On the other hand, until at least 30 years ago, the YUR group maintained a continuous distribution for several kilometers along the Yura River (Fig. 1A). The population density was once high, and the distance between subpopulations was short enough to maintain gene flow between neighboring subpopulations in YUR. Such distribution characteristics would have contributed to the higher genetic variation maintained in the population unit of YUR. Although the current distribution in the YUR group is fragmented due to deer grazing, the remaining subpopulations still constitute a single genetic cluster (Fig. 1B). This finding is reasonable, because only a short time has passed since the recent population decline (only about five generations, assuming a generation time of five years (K. M., unpublished)), and therefore the genetic effects of fragmentation may not yet be apparent.

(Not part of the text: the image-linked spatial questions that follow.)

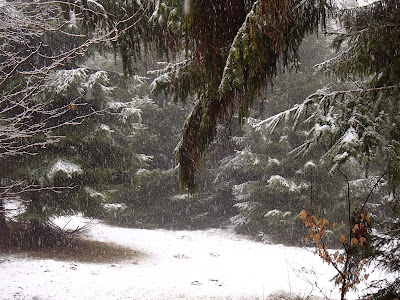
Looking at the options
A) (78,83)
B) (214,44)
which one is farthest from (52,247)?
(214,44)

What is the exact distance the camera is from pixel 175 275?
9.77 meters

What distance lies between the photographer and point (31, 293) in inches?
295

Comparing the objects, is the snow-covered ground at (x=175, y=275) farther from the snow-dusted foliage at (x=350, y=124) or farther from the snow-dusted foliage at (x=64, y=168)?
the snow-dusted foliage at (x=350, y=124)

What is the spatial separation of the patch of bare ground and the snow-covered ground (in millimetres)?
509

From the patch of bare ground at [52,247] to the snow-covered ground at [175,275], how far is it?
51cm

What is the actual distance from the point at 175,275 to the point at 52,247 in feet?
13.2

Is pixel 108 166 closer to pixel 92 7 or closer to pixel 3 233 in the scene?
pixel 3 233

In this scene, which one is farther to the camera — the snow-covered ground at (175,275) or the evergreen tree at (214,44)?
the snow-covered ground at (175,275)

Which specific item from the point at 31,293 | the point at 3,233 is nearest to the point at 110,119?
the point at 3,233

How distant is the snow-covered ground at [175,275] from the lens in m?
7.89

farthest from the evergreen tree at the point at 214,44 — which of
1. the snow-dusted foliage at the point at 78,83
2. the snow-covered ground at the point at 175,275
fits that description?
the snow-dusted foliage at the point at 78,83

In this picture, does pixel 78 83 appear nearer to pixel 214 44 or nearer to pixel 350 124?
pixel 214 44

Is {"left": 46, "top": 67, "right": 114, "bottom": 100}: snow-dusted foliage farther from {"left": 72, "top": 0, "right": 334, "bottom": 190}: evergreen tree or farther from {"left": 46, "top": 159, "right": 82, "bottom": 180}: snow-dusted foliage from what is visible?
{"left": 72, "top": 0, "right": 334, "bottom": 190}: evergreen tree

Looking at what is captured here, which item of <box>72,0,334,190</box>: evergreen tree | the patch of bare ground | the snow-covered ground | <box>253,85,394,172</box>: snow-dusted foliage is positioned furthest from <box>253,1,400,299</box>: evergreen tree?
the patch of bare ground
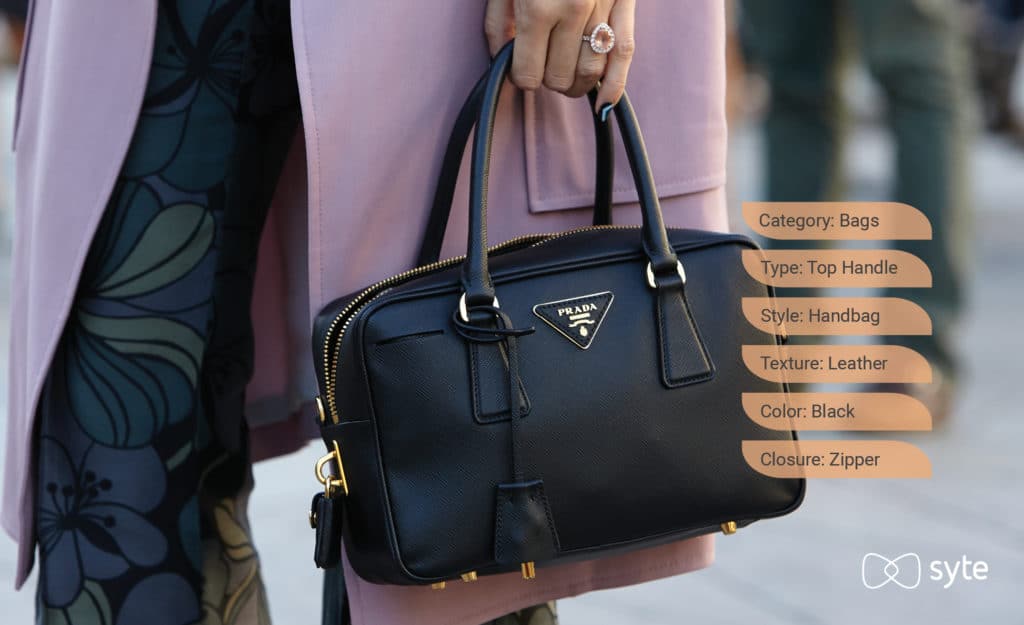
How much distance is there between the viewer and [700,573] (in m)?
2.27

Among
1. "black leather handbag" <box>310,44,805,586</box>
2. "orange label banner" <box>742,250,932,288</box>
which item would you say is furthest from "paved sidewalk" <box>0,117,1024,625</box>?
"black leather handbag" <box>310,44,805,586</box>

Overall, our genetic assessment distinguished two genetic groups of A. mallotopus in the Ashiu Forest, which probably arose through historical population dynamics in the complex mountain landscape. The level of genetic differentiation between the groups was high, and each group showed particular genetic characteristics. Thus, they can be reasonably recognized as separate management units in conservation programs for threatened wild populations. Furthermore, the genetic variation of each group characterized by EST-SSR markers can be referred to as baseline information in setting up and optimizing ex situ populations in the future.

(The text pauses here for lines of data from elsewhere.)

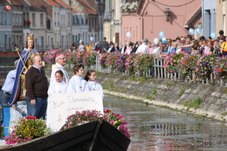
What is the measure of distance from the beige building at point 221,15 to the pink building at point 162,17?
10.1 meters

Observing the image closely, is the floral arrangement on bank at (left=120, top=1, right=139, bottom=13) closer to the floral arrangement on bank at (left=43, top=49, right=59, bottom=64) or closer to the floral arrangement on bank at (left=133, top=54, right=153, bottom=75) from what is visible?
the floral arrangement on bank at (left=43, top=49, right=59, bottom=64)

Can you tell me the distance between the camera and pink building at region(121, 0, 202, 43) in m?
65.8

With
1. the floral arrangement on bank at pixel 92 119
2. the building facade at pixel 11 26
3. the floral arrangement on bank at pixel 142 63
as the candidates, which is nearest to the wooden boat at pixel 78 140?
the floral arrangement on bank at pixel 92 119

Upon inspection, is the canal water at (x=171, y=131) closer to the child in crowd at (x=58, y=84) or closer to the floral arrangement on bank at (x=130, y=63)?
the child in crowd at (x=58, y=84)

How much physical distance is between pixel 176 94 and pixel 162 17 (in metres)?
33.4

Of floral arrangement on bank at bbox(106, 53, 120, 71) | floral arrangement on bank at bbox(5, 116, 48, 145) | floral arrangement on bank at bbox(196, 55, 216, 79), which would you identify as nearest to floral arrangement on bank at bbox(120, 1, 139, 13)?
floral arrangement on bank at bbox(106, 53, 120, 71)

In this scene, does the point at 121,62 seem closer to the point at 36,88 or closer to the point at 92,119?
the point at 36,88

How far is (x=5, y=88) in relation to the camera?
24.6 m

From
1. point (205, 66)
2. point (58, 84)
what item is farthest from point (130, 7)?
point (58, 84)

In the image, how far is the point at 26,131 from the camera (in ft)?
61.1

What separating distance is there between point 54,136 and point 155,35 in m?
53.8

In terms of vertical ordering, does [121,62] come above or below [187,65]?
below

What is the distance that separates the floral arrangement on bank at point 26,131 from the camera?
1856 cm

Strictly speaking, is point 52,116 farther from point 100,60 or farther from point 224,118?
point 100,60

We are grateful to Ms. K. Funatsu, Dr. K. Horie, Ms. E. Katori, Ms. K. Magota, Dr. D. Takahashi and Mr. S. Yatagai for their efforts in collecting the plant materials. We also thank the editor and two anonymous reviewers who provided many helpful suggestions for improving the manuscript. Research permissions were provided by Fukushima Prefecture and Oze National Park (for Pop. A), Tottori Prefecture and Daisen Oki National Park (for Pop. B), Ashiu Forest Research Station, Kyoto University (for Pop. C), and Hokkaido Prefecture and Daisetsuzan National Park (for Pop. D). This work was supported by the TAKARA Harmonist Fund for S. S., the Nippon Life Insurance Foundation Fund for M. I. I., and the Pro Natura Foundation Japan for the Ashiu Biological Conservation Project and Environmental Research.